Ton visage  ma lumière, Éditions Anne Sigier,  p. 355

 

Les cosmonautes nous ont confirmés dans ce sentiment qui était déjà le nôtre, à savoir qu’il est impossible à l’organisme humain de subsister en dehors des conditions terrestres. Les cosmonautes, pour survivre à leur durée d’expédition, sont obligés d’emporter avec eux au moins l’oxygène indispensable à leur respiration, c’est à dire d’établir dans leur cabine les conditions de leur habitation terrestre.

Tout cela c’est pour dire que notre corps, sous un certain aspect, est un appareil ou un ensemble d’appareils rigoureusement adaptés à notre habitat terrestre. Si nous voulions émigrer ailleurs – comme nous en avons maintenant la légitime ambition – si nous pouvions émigrer ailleurs, dans d’autres planètes dont les conditions atmosphériques, l’absence d’atmosphère éventuellement, sont tout à fait différentes de notre habitat terrestre, il faudrait que le corps humain se transforme d’une manière imprévisible, acquierre de nouveaux appareils et de nouveaux organes pour s’adapter à des conditions entièrement nouvelles !

Nous pouvons donc imaginer qu’il y ait dans notre corps, dans notre organisme, une soustraction possible, notre corps demeurant toujours notre corps, c’est à dire d’une certaine manière nous-même. Notre corps pourrait donc changer de figure, changer d’aspect, sans cesser d’être substantiellement, profondément lui-même.

Il est évidemment impossible d’imaginer notre corps avec une autre figure, puisque nous ne sommes pas dans les conditions que supposerait une telle transformation ; mais, si l’on admet qu’il en puisse être ainsi – comme c’est infiniment probable – nous pourrons nous demander alors qu’est-ce qui serait de notre corps précisément notre corps, qu’est-ce qui resterait de nous, si nous changions complètement de figure, alors que nous devrons cependant être le même corps.

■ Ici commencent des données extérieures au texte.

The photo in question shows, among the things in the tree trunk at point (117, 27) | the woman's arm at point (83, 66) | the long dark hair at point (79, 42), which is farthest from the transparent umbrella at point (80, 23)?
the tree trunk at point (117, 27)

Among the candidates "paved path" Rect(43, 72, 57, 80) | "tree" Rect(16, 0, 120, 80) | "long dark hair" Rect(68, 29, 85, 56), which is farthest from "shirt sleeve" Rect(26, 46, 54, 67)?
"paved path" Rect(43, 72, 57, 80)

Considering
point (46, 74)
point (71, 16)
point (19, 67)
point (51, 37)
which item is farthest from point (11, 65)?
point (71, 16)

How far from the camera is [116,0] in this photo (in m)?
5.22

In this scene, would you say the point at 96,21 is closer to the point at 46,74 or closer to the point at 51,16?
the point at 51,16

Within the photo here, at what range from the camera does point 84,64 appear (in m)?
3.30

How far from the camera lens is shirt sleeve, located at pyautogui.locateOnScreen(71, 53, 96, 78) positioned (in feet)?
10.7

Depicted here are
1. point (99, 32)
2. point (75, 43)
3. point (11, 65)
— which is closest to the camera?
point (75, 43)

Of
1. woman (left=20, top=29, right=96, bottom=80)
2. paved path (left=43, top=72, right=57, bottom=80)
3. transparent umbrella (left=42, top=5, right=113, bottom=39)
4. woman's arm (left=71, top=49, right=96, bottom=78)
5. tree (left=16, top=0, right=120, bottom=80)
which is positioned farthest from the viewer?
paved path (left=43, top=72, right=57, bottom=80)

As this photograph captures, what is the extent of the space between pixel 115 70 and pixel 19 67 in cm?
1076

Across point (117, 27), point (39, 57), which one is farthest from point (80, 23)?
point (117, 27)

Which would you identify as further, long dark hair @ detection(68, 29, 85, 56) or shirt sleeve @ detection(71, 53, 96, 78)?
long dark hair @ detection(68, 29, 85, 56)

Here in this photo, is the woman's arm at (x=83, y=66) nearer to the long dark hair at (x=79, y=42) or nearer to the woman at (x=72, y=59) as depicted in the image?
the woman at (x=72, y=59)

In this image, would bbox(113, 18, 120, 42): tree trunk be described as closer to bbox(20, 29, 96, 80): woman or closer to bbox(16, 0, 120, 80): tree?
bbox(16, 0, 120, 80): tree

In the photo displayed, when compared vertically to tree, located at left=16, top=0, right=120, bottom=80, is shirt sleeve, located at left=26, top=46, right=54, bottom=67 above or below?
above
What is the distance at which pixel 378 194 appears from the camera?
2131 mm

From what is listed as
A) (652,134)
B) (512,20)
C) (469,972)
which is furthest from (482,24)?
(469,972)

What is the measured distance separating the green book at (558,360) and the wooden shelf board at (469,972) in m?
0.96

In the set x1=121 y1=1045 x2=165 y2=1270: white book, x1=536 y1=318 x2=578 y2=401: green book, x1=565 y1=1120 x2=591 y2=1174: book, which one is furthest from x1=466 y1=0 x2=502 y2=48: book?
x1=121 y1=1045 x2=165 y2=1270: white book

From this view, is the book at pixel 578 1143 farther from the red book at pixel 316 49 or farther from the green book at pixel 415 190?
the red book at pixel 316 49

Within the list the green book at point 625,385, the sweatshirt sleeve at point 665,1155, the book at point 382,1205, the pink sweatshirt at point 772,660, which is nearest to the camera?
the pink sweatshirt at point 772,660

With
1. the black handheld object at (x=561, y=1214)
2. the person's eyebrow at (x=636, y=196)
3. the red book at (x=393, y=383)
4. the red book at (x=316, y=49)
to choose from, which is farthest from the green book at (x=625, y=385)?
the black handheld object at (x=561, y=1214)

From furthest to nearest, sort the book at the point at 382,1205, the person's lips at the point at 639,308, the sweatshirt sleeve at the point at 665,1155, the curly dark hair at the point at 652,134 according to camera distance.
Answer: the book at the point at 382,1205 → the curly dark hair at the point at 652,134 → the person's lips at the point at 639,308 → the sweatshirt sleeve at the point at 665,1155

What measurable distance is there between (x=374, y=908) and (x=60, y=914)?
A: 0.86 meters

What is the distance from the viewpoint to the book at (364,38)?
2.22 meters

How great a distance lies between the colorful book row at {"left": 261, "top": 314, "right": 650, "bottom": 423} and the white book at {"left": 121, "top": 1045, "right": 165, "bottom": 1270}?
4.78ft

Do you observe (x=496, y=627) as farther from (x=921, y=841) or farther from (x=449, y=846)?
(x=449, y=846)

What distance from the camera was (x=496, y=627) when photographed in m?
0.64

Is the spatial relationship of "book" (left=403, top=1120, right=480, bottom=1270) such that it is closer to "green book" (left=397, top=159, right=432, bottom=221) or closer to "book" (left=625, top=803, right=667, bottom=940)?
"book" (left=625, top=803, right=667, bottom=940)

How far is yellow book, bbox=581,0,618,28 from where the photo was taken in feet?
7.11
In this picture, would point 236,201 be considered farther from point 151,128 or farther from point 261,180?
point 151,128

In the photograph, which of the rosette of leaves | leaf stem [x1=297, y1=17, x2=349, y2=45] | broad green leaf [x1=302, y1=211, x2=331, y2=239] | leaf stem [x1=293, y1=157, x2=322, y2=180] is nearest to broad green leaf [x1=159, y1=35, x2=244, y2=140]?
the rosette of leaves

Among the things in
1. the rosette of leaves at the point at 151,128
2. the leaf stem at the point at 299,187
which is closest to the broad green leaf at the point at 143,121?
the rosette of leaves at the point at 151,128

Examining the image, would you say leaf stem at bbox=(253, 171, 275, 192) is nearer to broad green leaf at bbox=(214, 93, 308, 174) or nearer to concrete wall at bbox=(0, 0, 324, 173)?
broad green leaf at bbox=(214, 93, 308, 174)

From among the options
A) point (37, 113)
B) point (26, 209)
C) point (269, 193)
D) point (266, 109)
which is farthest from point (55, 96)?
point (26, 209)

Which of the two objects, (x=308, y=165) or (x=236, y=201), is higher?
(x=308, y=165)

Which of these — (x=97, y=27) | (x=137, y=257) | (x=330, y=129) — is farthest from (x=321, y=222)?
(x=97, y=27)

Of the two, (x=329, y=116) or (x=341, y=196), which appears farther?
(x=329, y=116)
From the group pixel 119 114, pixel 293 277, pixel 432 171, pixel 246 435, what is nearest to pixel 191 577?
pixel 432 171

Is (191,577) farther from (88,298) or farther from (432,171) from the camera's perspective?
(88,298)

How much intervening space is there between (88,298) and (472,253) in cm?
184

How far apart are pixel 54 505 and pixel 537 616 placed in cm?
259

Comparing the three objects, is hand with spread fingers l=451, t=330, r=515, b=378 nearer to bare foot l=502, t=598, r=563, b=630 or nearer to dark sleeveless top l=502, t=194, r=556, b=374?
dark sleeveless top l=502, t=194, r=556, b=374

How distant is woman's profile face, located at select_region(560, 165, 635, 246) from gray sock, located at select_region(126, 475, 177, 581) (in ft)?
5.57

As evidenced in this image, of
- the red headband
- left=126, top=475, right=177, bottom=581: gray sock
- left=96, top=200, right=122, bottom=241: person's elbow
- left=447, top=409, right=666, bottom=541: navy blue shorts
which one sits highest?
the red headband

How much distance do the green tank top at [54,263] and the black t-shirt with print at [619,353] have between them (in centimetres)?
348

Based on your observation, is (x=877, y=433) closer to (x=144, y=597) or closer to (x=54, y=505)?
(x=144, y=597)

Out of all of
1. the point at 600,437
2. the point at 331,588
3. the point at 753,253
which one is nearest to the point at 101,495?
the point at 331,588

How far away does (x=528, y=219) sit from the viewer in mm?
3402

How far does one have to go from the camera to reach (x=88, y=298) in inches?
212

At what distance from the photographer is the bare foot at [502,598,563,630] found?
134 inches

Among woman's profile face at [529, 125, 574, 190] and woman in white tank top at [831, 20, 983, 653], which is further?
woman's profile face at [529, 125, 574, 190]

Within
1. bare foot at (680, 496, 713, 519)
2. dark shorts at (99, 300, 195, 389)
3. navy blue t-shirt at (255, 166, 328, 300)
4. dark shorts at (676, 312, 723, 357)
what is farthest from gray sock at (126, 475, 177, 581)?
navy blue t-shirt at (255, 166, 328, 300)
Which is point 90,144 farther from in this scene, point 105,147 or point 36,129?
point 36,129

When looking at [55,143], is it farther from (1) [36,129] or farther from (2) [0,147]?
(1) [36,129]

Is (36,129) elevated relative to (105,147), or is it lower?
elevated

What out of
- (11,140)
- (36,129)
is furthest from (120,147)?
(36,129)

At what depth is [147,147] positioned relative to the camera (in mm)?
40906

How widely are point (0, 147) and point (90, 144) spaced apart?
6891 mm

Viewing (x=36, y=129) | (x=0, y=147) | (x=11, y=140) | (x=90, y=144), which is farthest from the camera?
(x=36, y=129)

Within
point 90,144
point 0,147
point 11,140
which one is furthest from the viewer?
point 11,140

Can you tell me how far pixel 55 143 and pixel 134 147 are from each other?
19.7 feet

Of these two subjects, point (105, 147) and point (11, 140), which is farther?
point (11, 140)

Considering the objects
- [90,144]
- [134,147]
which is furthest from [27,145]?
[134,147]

Il resterait de nous ce qui fait de notre corps une chose extraordinairement précieuse : il resterait ce pouvoir d’expression qui fait de notre corps un signe, un signe merveilleux, indispensable, grâce auquel nous garderions le pouvoir de nous manifester.

L’importance de ce signe, nous devons le pressentir dans cette question d’un philosophe très près de l’humain. Il se demandait :  » Un homme peut-il aimer une femme folle ? » Et il se répondait immédiatement :  » C’est impossible !  » C’est impossible : un homme ne peut pas aimer une femme folle. Pourquoi ? Parce qu’à travers son corps, il cherche évidemment, il cherche une source intelligente, il cherche une présence spirituelle, il cherche une réponse, il cherche une raison, il cherche un secret et un mystère inépuisable.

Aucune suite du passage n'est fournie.